---------- Extrait du texte

Indexation des loyers à Bruxelles: la (grosse) goutte qui fait déborder le budget
À partir du 1er novembre en Wallonie et du 1er octobre en Flandre, le gel d’indexation des loyers pour les passoires énergétiques prendra fin. À Bruxelles, la mesure expirera à la mi-octobre, sauf décision contraire. Pour la Plateforme Logement, prolonger le gel est pourtant une évidence dans le contexte actuel.
Carte blanche parue dans Le Vif, le 27 septembre 2023. Le secteur associatif en Flandre a exprimé une opinion similaire.
Le 14 octobre 2022 a été votée une ordonnance bruxelloise limitant pour un an la possibilité d’indexer les loyers en fonction de la Performance Energétique du Bâtiment (PEB). À l’époque, la mesure a été accueillie comme une demi-victoire par le secteur associatif de lutte contre la pauvreté et de défense du droit des locataires. En effet, vu la période de forte inflation et la complexité pour le/la locataire de faire valoir ses droits, nous aurions préféré une limitation pure et simple de l’indexation de tous les loyers, peu importe leur PEB. Mais malgré tout, cette mesure a protégé de nombreux·ses locataires dont l’indexation a été limitée, voire interdite.
À l’époque déjà, nous avions rappelé que l’indexation des loyers était une mesure qui n’avait de sens que dans un marché strictement encadré – ce qui est loin d’être le cas. Aujourd’hui, le prolongement de cette mesure est contesté par certains partis du gouvernement bruxellois, alors qu’elle présente des bénéfices évidents.
Contexte pareil, mesure justifié
Au moment même où les pages Immo de la presse belge alertent (ou se réjouissent, selon les points de vue) des loyers en hausse à Bruxelles, il nous est incompréhensible qu’une mesure telle que la limitation de l’indexation des loyers ne puisse être pérennisée. En effet, entre le moment où la mesure a été prise et aujourd’hui, le contexte a finalement peu changé : les loyers continuent d’augmenter, les logements sont toujours aussi peu rapidement rénovés, il y a toujours trop peu de logements sociaux disponibles, les expulsions domiciliaires sont toujours légion dans la capitale,…
Si l’inflation a ralenti, elle reste toujours supérieure à la normale et Bruxelles, en comparaison aux deux autres régions du pays, comporte toujours une proportion très importante de locataires, ainsi que de ménages à risque de pauvreté. De plus, aucune mesure structurelle d’encadrement des prix de l’énergie n’a été prise, nous laissant exposé·es à une nouvelle flambée des prix sur les marchés internationaux et à leur répercussion sur l’indice des prix à la consommation.

--------------------
---------- Données sources

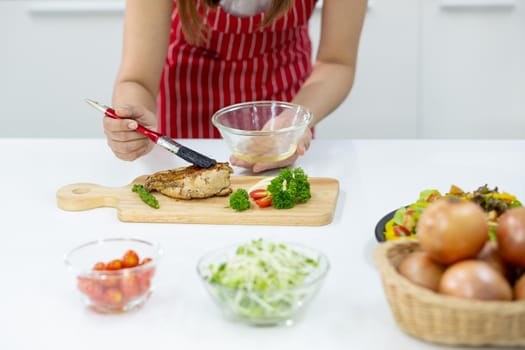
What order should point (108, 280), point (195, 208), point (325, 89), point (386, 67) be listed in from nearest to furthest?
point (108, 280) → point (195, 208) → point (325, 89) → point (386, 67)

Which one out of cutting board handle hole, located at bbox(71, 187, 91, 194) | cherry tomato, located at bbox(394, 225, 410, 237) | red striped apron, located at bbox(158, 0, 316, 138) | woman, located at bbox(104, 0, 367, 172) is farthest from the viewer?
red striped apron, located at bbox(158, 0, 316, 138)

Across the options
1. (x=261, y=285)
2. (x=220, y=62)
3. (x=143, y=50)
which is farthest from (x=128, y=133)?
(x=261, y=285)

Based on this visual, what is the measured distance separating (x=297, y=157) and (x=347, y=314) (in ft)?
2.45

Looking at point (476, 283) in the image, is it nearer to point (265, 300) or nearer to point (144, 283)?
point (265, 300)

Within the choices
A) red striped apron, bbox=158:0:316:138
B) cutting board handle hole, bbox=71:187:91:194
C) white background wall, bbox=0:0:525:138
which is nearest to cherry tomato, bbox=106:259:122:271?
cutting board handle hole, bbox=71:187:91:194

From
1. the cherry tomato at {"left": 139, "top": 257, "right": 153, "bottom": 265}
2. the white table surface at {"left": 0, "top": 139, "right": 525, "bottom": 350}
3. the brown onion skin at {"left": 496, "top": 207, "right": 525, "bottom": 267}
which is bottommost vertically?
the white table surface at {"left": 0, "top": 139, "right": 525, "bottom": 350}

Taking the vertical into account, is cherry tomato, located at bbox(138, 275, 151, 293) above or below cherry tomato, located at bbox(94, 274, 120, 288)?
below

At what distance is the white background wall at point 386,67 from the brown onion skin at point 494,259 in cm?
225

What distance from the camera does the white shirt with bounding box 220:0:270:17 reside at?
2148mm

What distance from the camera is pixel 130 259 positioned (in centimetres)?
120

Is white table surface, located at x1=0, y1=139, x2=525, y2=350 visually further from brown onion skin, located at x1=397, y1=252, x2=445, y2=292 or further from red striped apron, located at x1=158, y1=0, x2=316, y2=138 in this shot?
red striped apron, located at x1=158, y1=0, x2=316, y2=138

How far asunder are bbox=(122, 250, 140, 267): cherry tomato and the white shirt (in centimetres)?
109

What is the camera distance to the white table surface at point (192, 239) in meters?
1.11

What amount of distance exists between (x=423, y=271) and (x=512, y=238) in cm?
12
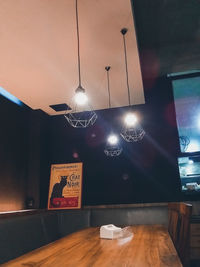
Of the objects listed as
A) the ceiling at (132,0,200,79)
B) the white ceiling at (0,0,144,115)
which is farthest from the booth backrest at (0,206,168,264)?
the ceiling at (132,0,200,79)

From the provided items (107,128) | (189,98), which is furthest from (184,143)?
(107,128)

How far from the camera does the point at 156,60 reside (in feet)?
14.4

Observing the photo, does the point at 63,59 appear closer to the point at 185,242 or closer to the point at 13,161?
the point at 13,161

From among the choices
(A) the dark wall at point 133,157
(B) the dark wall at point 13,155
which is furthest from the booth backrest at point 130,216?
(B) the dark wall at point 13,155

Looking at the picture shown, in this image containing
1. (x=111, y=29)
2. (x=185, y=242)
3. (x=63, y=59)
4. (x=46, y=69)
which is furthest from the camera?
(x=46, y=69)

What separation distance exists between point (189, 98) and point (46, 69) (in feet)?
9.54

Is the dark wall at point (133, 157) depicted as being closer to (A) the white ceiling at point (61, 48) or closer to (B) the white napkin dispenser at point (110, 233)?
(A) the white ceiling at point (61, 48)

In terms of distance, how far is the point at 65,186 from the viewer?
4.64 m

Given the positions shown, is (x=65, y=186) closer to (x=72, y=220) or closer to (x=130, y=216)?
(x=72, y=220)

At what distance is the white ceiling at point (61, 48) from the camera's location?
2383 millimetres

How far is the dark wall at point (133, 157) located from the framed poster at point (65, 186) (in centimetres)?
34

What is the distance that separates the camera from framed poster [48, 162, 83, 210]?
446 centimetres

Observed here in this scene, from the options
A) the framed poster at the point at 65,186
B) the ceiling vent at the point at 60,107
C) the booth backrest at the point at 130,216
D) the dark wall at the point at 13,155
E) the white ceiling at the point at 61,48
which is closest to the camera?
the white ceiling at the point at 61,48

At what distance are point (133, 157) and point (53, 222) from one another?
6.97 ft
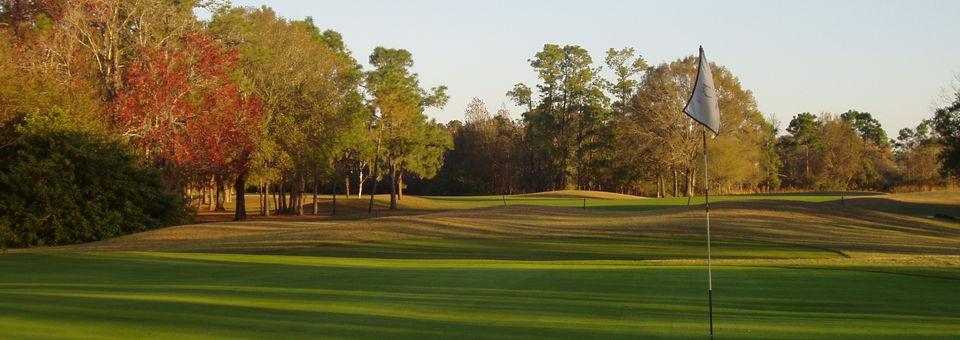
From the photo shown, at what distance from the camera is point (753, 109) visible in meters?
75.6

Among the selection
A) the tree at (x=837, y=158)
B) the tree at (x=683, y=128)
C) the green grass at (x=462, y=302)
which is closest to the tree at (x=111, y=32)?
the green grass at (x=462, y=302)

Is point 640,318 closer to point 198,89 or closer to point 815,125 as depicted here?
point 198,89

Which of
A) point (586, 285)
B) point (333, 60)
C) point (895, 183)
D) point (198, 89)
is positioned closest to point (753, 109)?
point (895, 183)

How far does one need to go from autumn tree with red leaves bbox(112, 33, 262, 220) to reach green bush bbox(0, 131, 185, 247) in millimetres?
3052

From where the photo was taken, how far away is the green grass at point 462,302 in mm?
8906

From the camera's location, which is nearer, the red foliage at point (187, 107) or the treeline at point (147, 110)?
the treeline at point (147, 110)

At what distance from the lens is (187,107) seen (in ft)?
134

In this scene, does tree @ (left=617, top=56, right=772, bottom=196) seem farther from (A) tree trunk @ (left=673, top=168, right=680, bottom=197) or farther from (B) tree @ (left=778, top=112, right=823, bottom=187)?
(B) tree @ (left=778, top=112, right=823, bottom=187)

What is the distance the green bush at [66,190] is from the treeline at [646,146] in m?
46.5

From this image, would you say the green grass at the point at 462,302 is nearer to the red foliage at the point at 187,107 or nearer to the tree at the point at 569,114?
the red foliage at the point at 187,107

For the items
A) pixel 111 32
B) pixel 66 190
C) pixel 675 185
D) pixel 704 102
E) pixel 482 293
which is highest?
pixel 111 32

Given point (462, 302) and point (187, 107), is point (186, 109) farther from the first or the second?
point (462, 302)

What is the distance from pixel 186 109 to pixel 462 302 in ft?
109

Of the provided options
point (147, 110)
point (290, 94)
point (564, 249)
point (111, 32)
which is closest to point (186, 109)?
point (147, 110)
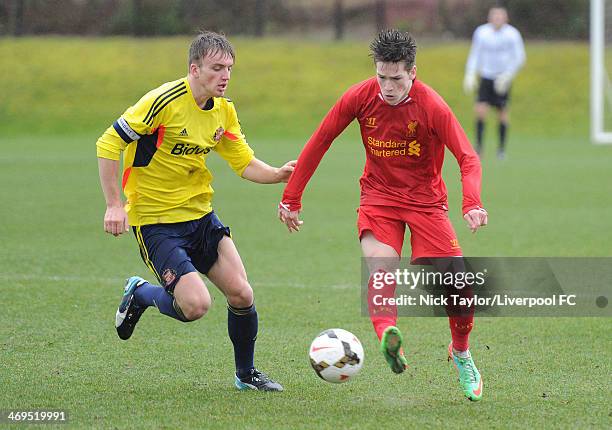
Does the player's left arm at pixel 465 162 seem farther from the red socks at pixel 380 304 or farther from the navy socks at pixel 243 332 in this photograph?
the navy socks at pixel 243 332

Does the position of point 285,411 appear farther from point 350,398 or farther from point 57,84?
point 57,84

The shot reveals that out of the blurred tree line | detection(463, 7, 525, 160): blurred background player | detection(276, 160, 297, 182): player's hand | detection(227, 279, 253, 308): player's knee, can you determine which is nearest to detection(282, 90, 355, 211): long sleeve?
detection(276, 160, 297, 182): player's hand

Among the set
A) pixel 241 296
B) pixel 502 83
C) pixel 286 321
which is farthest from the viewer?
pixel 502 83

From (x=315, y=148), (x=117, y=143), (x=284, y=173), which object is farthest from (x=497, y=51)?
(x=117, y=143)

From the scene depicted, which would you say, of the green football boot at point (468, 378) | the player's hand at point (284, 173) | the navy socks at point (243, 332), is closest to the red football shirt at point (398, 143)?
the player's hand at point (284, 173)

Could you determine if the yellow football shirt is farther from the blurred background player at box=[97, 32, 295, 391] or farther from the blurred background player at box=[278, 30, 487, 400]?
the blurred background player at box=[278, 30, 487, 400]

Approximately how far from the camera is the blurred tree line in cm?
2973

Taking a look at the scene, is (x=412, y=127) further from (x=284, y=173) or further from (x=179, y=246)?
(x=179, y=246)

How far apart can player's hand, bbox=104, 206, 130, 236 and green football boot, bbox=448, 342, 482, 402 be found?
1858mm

--------------------

## Travail demandé
- A) D'après l'extrait du texte sur l'indexation des loyers à Bruxelles, à quelle date l'ordonnance bruxelloise limitant l'indexation des loyers en fonction de la PEB a-t-elle été votée ?
- B) Recopiez à l'identique les lignes des enregistrements, de la ligne contenant « How far from the camera does » jusqu'à la ligne contenant « 446 centimetres », ces deux lignes comprises.

## Réponses à l'exercice
- A) Le 14 octobre 2022.

- B)
How far from the camera does the point at 156,60 reside (in feet)?
14.4

Observing the photo, does the point at 63,59 appear closer to the point at 185,242 or closer to the point at 13,161?
the point at 13,161

From among the choices
(A) the dark wall at point 133,157
(B) the dark wall at point 13,155
which is furthest from the booth backrest at point 130,216?
(B) the dark wall at point 13,155

Looking at the picture shown, in this image containing
1. (x=111, y=29)
2. (x=185, y=242)
3. (x=63, y=59)
4. (x=46, y=69)
which is furthest from the camera?
(x=46, y=69)

What separation distance exists between point (189, 98) and point (46, 69) (in feet)?
9.54

Is the dark wall at point (133, 157) depicted as being closer to (A) the white ceiling at point (61, 48) or closer to (B) the white napkin dispenser at point (110, 233)?
(A) the white ceiling at point (61, 48)

In terms of distance, how far is the point at 65,186 from the viewer?
4.64 m

Given the positions shown, is (x=65, y=186) closer to (x=72, y=220) or closer to (x=130, y=216)?
(x=72, y=220)

At what distance is the white ceiling at point (61, 48) from the camera's location?
2383 millimetres

How far is the dark wall at point (133, 157) located from the framed poster at point (65, 186) (in centimetres)?
34

What is the distance that separates the camera from framed poster [48, 162, 83, 210]?
446 centimetres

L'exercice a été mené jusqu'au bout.